__OBJECTIVE__
Reproduce every one of the records below, character for character, with nothing added or left out.

## Start DATA ENTRIES

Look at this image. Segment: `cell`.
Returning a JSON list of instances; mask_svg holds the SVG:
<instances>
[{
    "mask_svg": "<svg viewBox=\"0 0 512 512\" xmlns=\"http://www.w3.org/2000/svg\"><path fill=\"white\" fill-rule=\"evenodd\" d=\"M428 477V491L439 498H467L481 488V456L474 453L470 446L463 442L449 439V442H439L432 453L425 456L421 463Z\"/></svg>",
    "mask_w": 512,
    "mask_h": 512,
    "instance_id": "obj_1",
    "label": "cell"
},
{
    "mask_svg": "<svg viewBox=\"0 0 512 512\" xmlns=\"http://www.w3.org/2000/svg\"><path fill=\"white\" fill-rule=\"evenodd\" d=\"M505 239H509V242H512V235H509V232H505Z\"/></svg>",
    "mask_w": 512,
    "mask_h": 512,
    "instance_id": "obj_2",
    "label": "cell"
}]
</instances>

## End DATA ENTRIES

__RESULT BELOW__
Look at this image. Segment: `cell`.
Returning a JSON list of instances; mask_svg holds the SVG:
<instances>
[{
    "mask_svg": "<svg viewBox=\"0 0 512 512\" xmlns=\"http://www.w3.org/2000/svg\"><path fill=\"white\" fill-rule=\"evenodd\" d=\"M428 477V491L439 498H467L481 488V456L474 453L470 446L463 442L449 439V442H439L432 453L425 456L421 463Z\"/></svg>",
    "mask_w": 512,
    "mask_h": 512,
    "instance_id": "obj_1",
    "label": "cell"
},
{
    "mask_svg": "<svg viewBox=\"0 0 512 512\" xmlns=\"http://www.w3.org/2000/svg\"><path fill=\"white\" fill-rule=\"evenodd\" d=\"M505 239H509V242H512V235H509V232H505Z\"/></svg>",
    "mask_w": 512,
    "mask_h": 512,
    "instance_id": "obj_2",
    "label": "cell"
}]
</instances>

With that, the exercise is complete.